The global currency storm of the past week is starting to infect the corporate bond markets and may prove harder to contain than last year's May sell-off, Goldman Sachs has warned.
By Ambrose Evans-Pritchard -- Telegraph/UK
March 6, 2007 -- The global currency storm of the past week is starting to infect the corporate bond markets and may prove harder to contain than last year's May sell-off, Goldman Sachs has warned.
Jim O'Neill, the bank's chief global economist, said investment firms playing the "carry trade" had been caught on the wrong side of huge leveraged bets against the Japanese yen.
"There has been an amazing amount of leverage on currency markets that has nothing to do with real economic activity. I think there are going to be dead bodies around when this is over," he said. "The yen carry trade has reached 5pc of Japan's GDP. This is enormous and highly risky, as we are now seeing."
Stock markets around the world continued to slide Monday as investors scrambled to liquidate bonds, equities and weaker currencies across the board. Japan's stock market slumped 3.3pc, with falls of 3.7pc in India, 4.6pc in Malaysia and 4.7pc in Moscow, where oil and commodity shares tumbled on fears of a global slowdown.

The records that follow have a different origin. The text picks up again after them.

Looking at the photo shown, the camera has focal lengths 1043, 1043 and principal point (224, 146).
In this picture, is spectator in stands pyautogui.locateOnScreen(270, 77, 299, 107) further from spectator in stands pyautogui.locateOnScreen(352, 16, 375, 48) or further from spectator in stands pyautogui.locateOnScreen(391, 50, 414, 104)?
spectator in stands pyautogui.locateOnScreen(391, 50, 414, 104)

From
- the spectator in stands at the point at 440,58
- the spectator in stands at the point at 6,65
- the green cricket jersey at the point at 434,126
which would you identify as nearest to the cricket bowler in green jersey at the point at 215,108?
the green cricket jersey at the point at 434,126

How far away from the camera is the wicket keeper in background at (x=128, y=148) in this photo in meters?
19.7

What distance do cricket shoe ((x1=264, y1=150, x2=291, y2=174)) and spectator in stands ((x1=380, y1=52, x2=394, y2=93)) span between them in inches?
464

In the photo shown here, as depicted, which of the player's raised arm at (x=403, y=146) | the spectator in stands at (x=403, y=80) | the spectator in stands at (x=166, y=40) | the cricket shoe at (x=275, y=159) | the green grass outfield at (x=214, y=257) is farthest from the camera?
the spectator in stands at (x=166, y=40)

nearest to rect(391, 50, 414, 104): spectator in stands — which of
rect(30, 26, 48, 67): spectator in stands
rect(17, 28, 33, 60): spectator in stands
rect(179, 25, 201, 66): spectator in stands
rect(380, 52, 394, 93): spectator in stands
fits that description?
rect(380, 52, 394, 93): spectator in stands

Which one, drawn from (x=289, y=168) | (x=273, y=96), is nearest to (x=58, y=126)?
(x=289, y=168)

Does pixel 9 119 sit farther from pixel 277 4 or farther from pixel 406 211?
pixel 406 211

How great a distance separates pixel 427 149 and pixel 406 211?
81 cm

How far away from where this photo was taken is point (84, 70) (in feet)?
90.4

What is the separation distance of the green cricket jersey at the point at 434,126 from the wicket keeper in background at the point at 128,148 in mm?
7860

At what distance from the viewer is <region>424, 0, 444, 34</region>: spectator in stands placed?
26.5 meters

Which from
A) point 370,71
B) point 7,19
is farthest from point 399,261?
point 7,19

London closed down 57.5 points at 6058.7 and America's Dow Jones was down 66 points in afternoon trading. Copper prices are down 9pc in a week. Base metal inventories are rising fast.
"The unwind of the carry trade has had an impact across emerging markets," said Kingsmill Bond, a strategist at Deutsche Bank. "The capital exporters in Asia and the Middle East have been relative safe havens: the worst hit are Latin America, South Africa, Turkey and eastern Europe."